Text under study: Begin
Monday, March 10, 2014

my grownup birthday list

If you've seen the movie Despicable Me, my favorite scene is when the littlest girl says, "It's sooo fluffy!!!" If you haven't seen it, take a peek:

So cute, right??  The fluffy stuff makes me smile.  But here's the thing:  It can't all be feel-good, fluffy stuff, & I'm giving fair warning that the fluff stops here on this post.
I've been reading a lot of opinions to the tune of, "We need to take care of our own" with regard to helping those outside the borders of the United States.  I even had a neighbor once say to me, "Oh, my husband would never adopt a child from another country.  He thinks we should take care of our own".  This line of thinking makes me want to vomit.  And if you're thinking of checking out at this point because you think this is a pro-adoption, everybody-should-do-it gig, hang's not.
Let me backtrack for a moment.  Joe attended K'Tyo's school conference last week.  His teacher immediately shared a story from the week before.  Their current unit of study discusses wants vs. needs.  As a class, they had a discussion about the difference between the two.  A few days later, they revisited the topic as a refresher, but K'Tyo was adamant that food, water, & shelter were wants.  His teacher confessed that she was becoming a bit frustrated with him since they had just discussed this a couple days before, so she said, "K'Tyo, why are you saying that when we just went over this?"  His response:
"Because in Ethiopia, everyone wants those things, but not everyone has them."
My son was born in Ethiopia.  I was born in the United States of America.  My son knows poverty, illness, hunger, & unclean water.  I know abundance, available health care, three meals a day plus snacks, & the water in my toilet is cleaner than what he had access to.  I have no idea why I was born here & why he was born there, but God brought our worlds together into one.  Our adopting him was not an act of charity, but an act of love.  And when people meet him, they can't help but love him, too.  Even the ones that are of the opinion that we should take care of our own love him because now it can be justified that he is one of us, right?  Well, yes he is one of us.  But I am now also one of them.  My son has brought this simple truth into reality:  We are ALL brothers & sisters, neighbors, family.
The King will reply, "Truly I tell you, whatever you did for one of the least of these brothers and sisters of mine, you did for me."
I am not a biblical scholar, but I have yet to find scripture that says, "Okay, folks, here's the deal:  I have divided the world up & you are each to take care of your own."  Am I missing it?  I don't think so.

The Parable of the Good Samaritan (New International Version)

25 On one occasion an expert in the law stood up to test Jesus. “Teacher,” he asked, “what must I do to inherit eternal life?”  26 “What is written in the Law?” he replied. “How do you read it?”
Text under study: End
Provided material: Begin
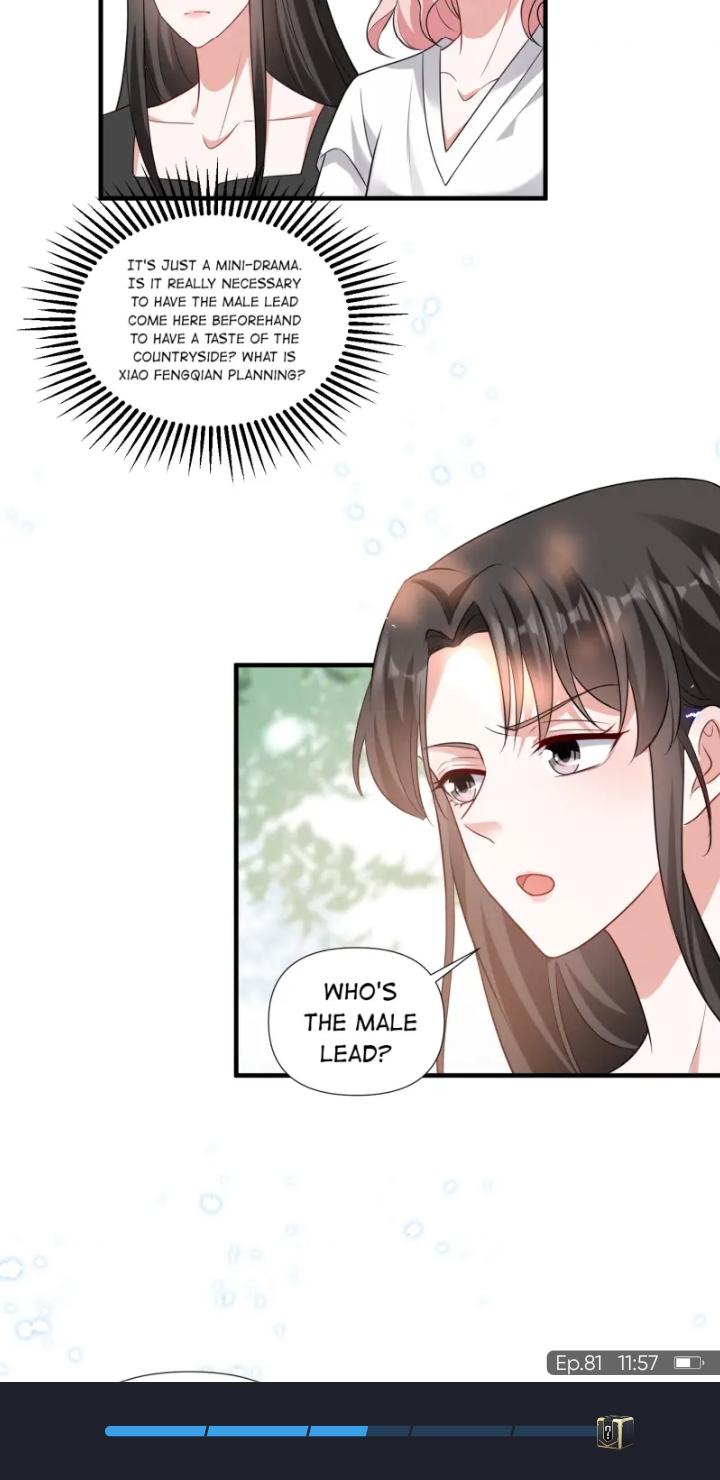 Goddess Of Jealousy - Chapter 81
Provided material: End
Task to complete:
Write out the blog post word for word between "I've been reading" and "gig, hang's not.", inclusive.

Solution below:
I've been reading a lot of opinions to the tune of, "We need to take care of our own" with regard to helping those outside the borders of the United States.  I even had a neighbor once say to me, "Oh, my husband would never adopt a child from another country.  He thinks we should take care of our own".  This line of thinking makes me want to vomit.  And if you're thinking of checking out at this point because you think this is a pro-adoption, everybody-should-do-it gig, hang's not.